# Start of Exercise material
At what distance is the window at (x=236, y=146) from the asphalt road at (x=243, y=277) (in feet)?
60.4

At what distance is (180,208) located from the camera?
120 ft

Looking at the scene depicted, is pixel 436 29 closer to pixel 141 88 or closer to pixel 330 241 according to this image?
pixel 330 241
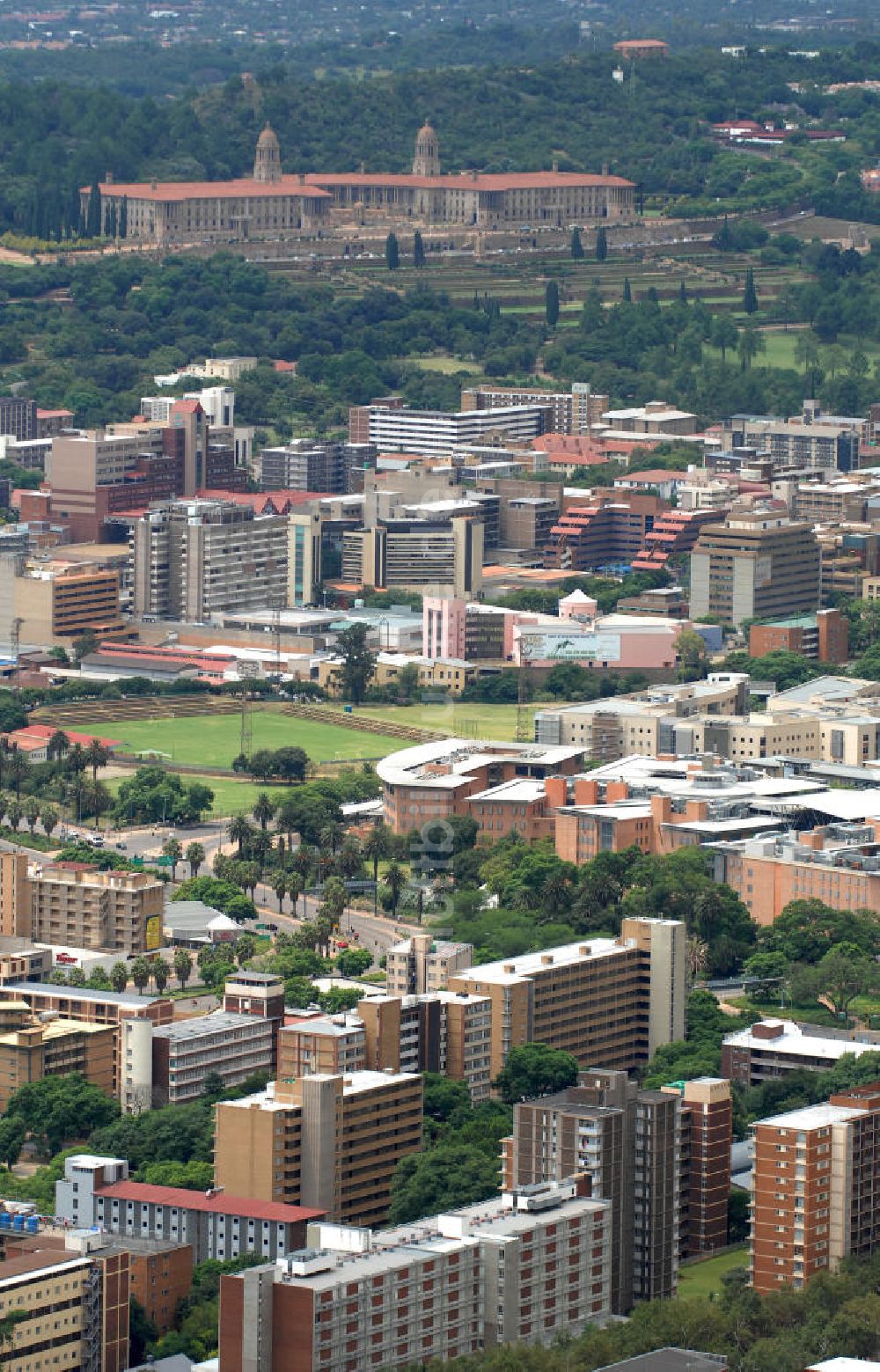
# End of Exercise material
What is expected: Recast every line of the entries above as a Markdown table with the columns Row and Line, numbering the rows and skipping blank lines. Leave the pictures out of the table.

The response:
| Row | Line |
|---|---|
| 1 | At what distance is the window at (x=236, y=146) from the asphalt road at (x=243, y=277) (in feet)? |
| 2 | 60.4 |
| 3 | At what distance is (180,208) located from the camera? |
| 4 | 120 ft |
| 5 | Looking at the scene depicted, is pixel 436 29 closer to pixel 141 88 or closer to pixel 330 241 according to this image? |
| 6 | pixel 330 241 |